I have created/modified a data import and format process for reports (web pages displaying statistical outputs, *not* Crystal or SSRS) on our intranet, but I am having trouble streamlining the process and as a result the thing is failing on me due to a lack of disk space for the TempDB in SQL Server. I am asking for help on how to improve what I have done.
A quick bit of background....
We have a series of tables on our SQL Server (SQL2K) that are used by our website, which are refreshed nightly by copying down data from our iSeries AS/400. Separate from the website, but related to the data content, we have a series of reports that need to be run. The previous developer set up a few DTS packages that would copy down AS/400 data into a second set of tables on the SQL Server. I noticed that the tables for the web are basically 80% of the data being copied into these other tables. So, by adding a few columns to some of the original tables, creating a couple smaller tables to grab the rest, and modifying the DTS packages that copy down the "web data", I could avoid the need to go back to the AS/400 for the second run. The idea here is to have as small a time footprint on the 400 as possible.
What I have done....
I have tried to modify the way this process had been set up under the previous person for getting the data to run these reports. That process would copy some data down from the 400, have the SQL Server churn it over, then copy the new data back up to the 400 into a temp table there, have the 400 do some churning, copy the new data down from the 400 again, and so on. I wanted to grab the data from the 400 (as most of it was for the web anyway, as I mentioned) then let the SQL Server format it up, letting the 400 go on about its way.

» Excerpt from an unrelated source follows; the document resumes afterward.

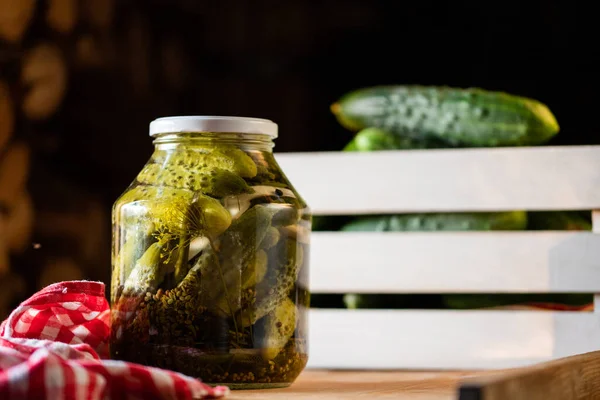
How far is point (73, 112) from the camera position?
4.40 feet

These reports deal with our business data formatted from a specific point of view, as it were. To speed up the displaying of the information in the reports, there is a base table that holds the formatted data that each report can query from. To get the appropriate data into the base table I set up a three step process involving a Temp table (2 columns), Difference table (2 columns), the actual base table (many columns), and the other tables that contain the actual business data.

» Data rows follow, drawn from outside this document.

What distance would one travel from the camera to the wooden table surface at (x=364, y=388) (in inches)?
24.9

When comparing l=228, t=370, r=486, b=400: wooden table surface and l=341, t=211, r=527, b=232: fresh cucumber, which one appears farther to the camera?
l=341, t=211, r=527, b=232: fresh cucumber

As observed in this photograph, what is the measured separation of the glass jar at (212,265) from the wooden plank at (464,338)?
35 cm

Step1) Insert into the Temp table a pair of identifiers that will be used to single out data in the "business tables":
INSERT INTO All_Clai_Temp(Clai_Numb, Proc_Numb)
SELECT DISTINCT
t.TCLAIM
, x.TPROC#
FROM SQLTRAN t
JOIN SQLUB92 u ON ( t.TCLAIM = u.UCLAIM
AND t.TMBR# = u.UMBR# )
JOIN SQLTRANXTR x ON ( t.TCO# = x.TCO#
AND t.TICO# = x.TICO#
AND t.TMBR# = x.TMBR#
AND x.TPROC# > 0
AND x.TPAYDT >= '2001-10-01' )
JOIN SQLMEMB m ON t.TMBR# = m.MMBR#
WHERE t.TSTATS = '3'
Step2) If there were any records inserted into the Temp table from the step above, then copy only those rows from the Temp table into the Difference table where the second identifier is not in the main table:
IF (SELECT Count(Clai_Numb) FROM All_Clai_Temp) > 0
BEGIN
INSERT INTO All_Clai_Diff(Clai_Numb, Proc_Numb)
SELECT a.Clai_Numb, a.Proc_Numb
FROM All_Clai_Temp a
WHERE a.Proc_Numb NOT IN (SELECT b.Proc_Numb
FROM All_Clai b)
END
Step3) Lastly, and only if there were any records copied in the previous step, copy a select set of business data from three tables matching the identifiers within the Difference table:
IF (SELECT Count(Clai_Numb) FROM All_Clai_Diff) > 0
BEGIN
INSERT INTO All_Clai(Clai_Numb, Busi_Line_Numb, Proc_Numb, Prov_Refe_Numb, Memb_ID, Serv_Prov_ID, Bill_Prov_ID, Refe_Prov_ID, Bill_Type, Place_of_Serv, Tier_Leve, From_DOS, To_DOS, Admi_Date, Admi_Hour, Admi_Type, Admi_Sour, Disc_Hour, Pati_Stat, Reve_Code, Diag_Code_1, Diag_Code_2, Diag_Code_3, Diag_Code_4, Diag_Code_5, Diag_Code_6, Diag_Code_7, Diag_Code_8, Diag_Code_9, E_Code, Admi_Diag_Code, Prin_Proc_Code, Prin_Proc_Code_Date, Proc_Code, Proc_Modi_1, Proc_Modi_2, Othe_Proc_Code_1, Othe_Proc_Code_1_Date, Othe_Proc_Code_2, Othe_Proc_Code_2_Date, Othe_Proc_Code_3, Othe_Proc_Code_3_Date, Othe_Proc_Code_4, Othe_Proc_Code_4_Date, Othe_Proc_Code_5, Othe_Proc_Code_5_Date, Clai_Rece_Date, Paid_Date, Quan, Unit, Bill_Amou, Auth_Amou, Othe_Paid_Amou, Tota_Paid, Clai_Stat, Clai_Acti_Code, Auth_Numb, Form_Type, Invo_Numb, Chec_Numb, Crea_By, Crea_Date, Upda_By, Upda_Date)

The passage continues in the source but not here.